Coursework · Multi-Agent Systems

MAS

Ten-agent system for evaluating real-estate purchases in Aix-en-Provence. Six public APIs, a shared call budget, 185 tests. One week.

Context

The brief was structural, not domain-specific: at least six agents, at least four public data sources, traceable decisions, and a bounded number of API calls. We picked real-estate decision support for Aix-en-Provence — given a portfolio of purchase targets, decide which ones deserve deeper analysis, valuate the survivors from independent angles, and return a graded recommendation per property.
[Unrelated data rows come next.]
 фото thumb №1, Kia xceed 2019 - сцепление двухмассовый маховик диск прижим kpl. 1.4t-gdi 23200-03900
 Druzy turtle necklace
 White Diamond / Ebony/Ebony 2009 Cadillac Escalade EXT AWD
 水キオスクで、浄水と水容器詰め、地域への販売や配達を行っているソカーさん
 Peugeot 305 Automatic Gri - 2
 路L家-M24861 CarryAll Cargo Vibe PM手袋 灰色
Team of three. I owned the code end-to-end — agents, orchestration, data preparation, tests. My teammates owned the report and the demo. Without their work this would have been a pile of Python no one could defend in front of a jury.

The problem

Real estate combines several signals: prior transactions, neighborhood demographics, environmental risk, geographic features, parcel boundaries. Each lives in a separate public API — DVF, INSEE, BAN, IGN, Géorisques — with its own format and its own rate limit. A useful pipeline reads all of them, weighs them, justifies every decision, and stays inside a 100-call per-portfolio budget. The interesting work is the orchestration discipline, not the agents themselves.

The approach

Ten specialized agents, communicating through typed Python dataclasses — no message bus, no JSON over the wire. The orchestrator schedules them by expected value: a local DVF pre-score first (zero API calls), then BAN address validation (fails fast on bad addresses), then full enrichment only on the survivors. A shared BudgetTracker, injected into every agent, decrements the call budget before any HTTP request. When the budget is gone, the orchestrator stops cleanly.
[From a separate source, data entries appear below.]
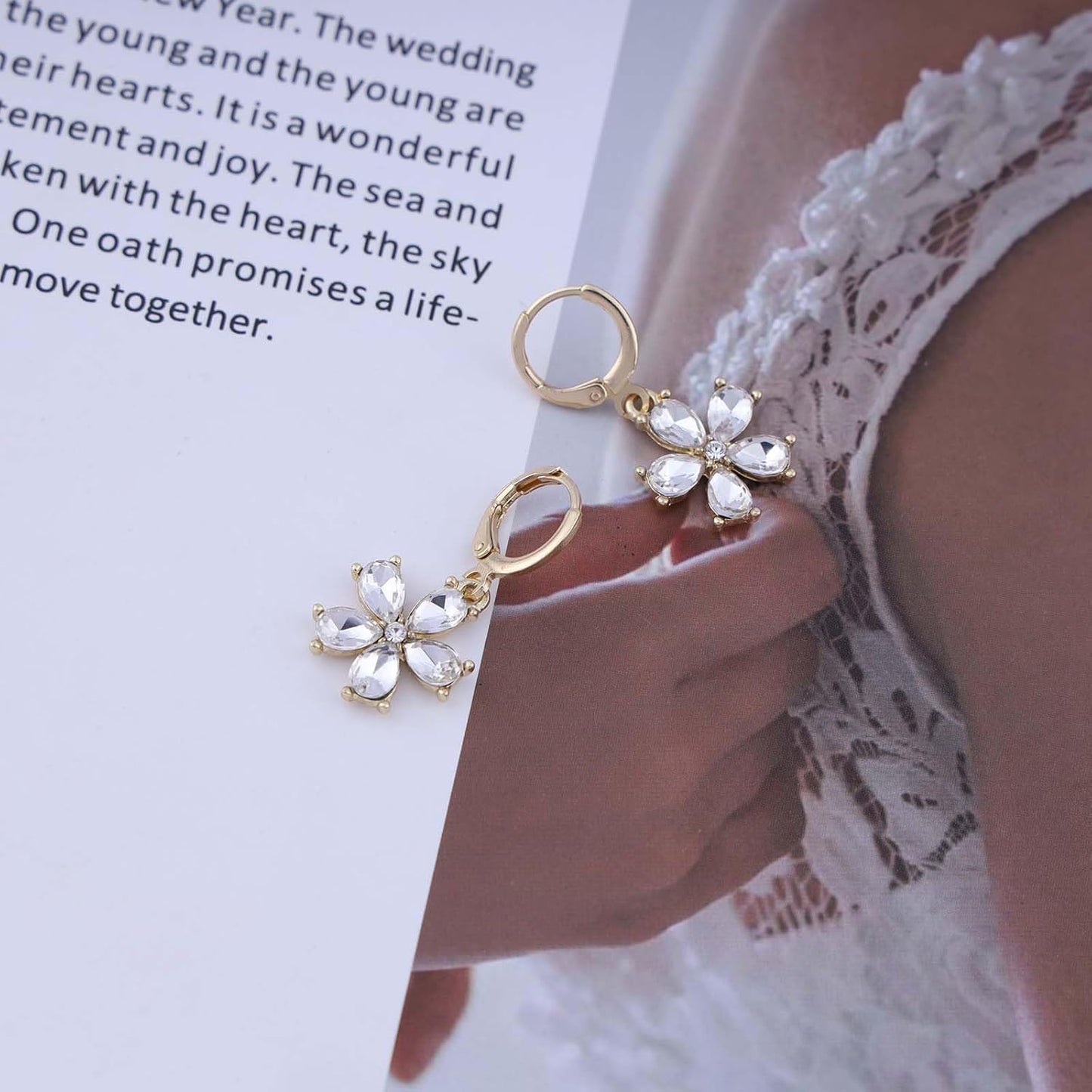 Vintage Emerald Flower Drop Earrings Green Crystal Flower Earrings Cz Flower Dangle Earrings Gold Huggie Hoop Earrings Jewelry for Women and Girls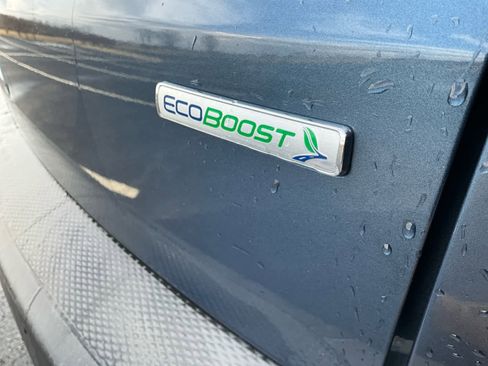 Used 2020 Ford Escape SE image 18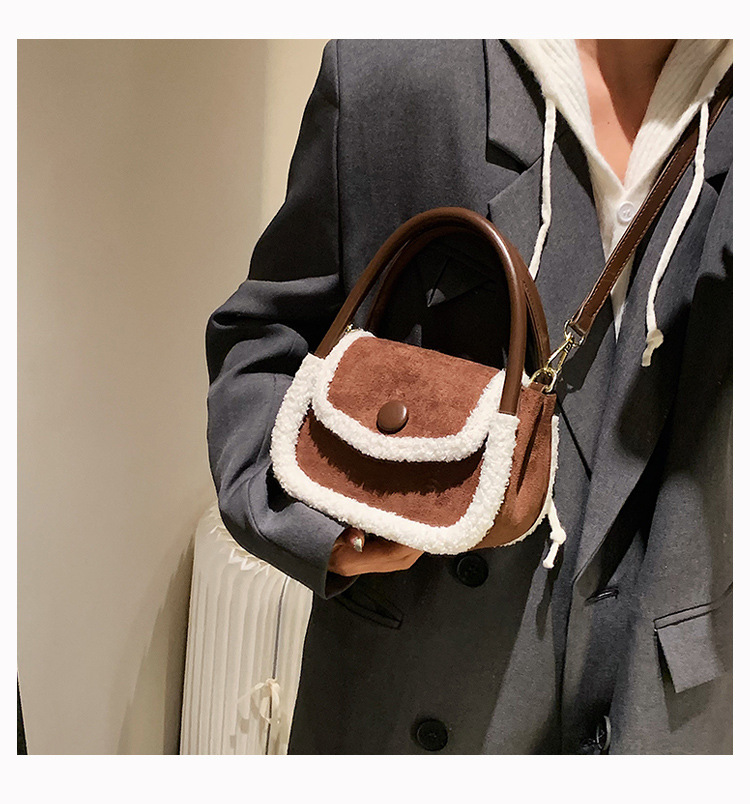 Fashion Plush Handbag Female Autumn And Winter 2021 New Trendy One-shoulder Messenger Bag display picture 6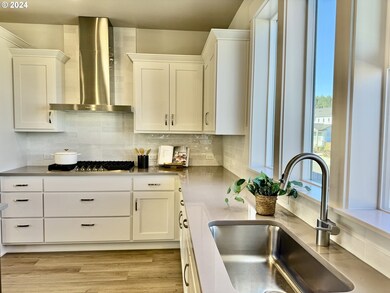 12243 SW Strobel Rd, Beaverton, OR 97007 - photo 5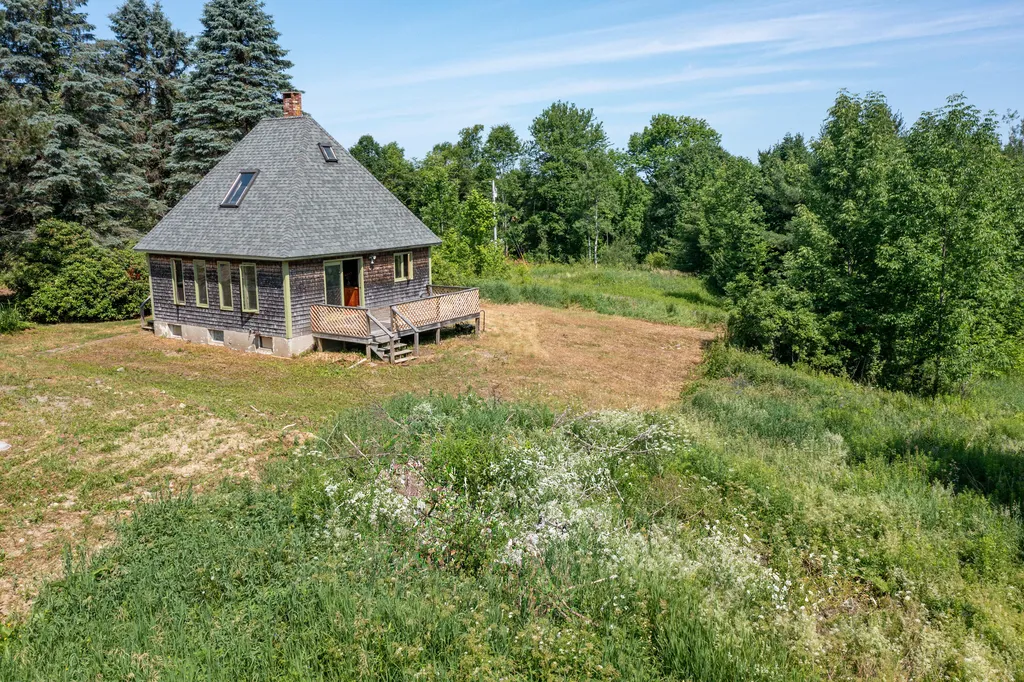 416 Lincolnville Avenue Belfast ME 04915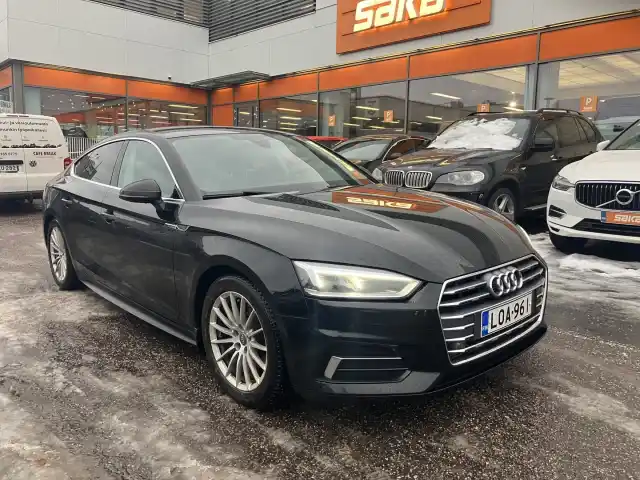 Musta Viistoperä, Audi A5 – LOA-961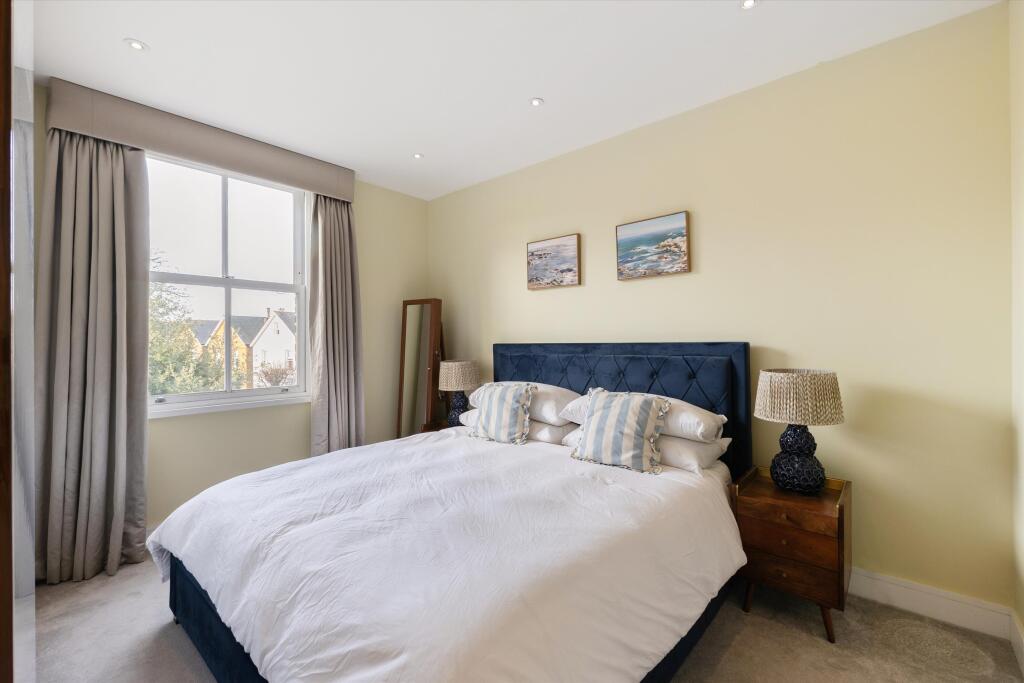 Apartment in Twickenham - More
Every enriched property goes through two evaluators in parallel. EvaluateurA averages weighted DVF comparables; EvaluateurB fits a sectoral linear regression and adjusts the projected price by a socio-economic attractiveness index. An Arbitrage agent reconciles the two with explicit rules — confidence-weighted on agreement, alert and pondered on moderate divergence, prudent average on strong divergence. A Moderation agent then grades the result into one of four levels: information, weak recommendation, strong recommendation, or required human validation.

Result

161 unit tests cover models, agents, traceability, and the budget tracker against synthetic fixtures. 24 end-to-end tests run the full pipeline against the real BAN, IGN, and Géorisques APIs — no mocks, no recorded fixtures. The choice was deliberate: a mocked test suite passes when our code is wrong but the API contract has changed. With real network calls, the suite catches breaking changes in upstream APIs as part of every run.

The output is a typed RapportFinal: per-property decisions with justifications, risk and attractiveness scores, the full state of the API budget, and the identified best opportunity in the portfolio.

What we left out

Three things the pipeline does not do — on purpose.

EvaluateurA stays purely local. The original spec mentioned a DVF API fallback when local comparables are sparse; we widened the local search radius instead, keeping the call budget honest.

The 100-call budget lives in process memory, with no persistence by calendar date. A small store could fix that, but it didn't fit the one-week scope.

The entry point is a Jupyter notebook, not a CLI. Adequate for a class demo, not for a daily operator.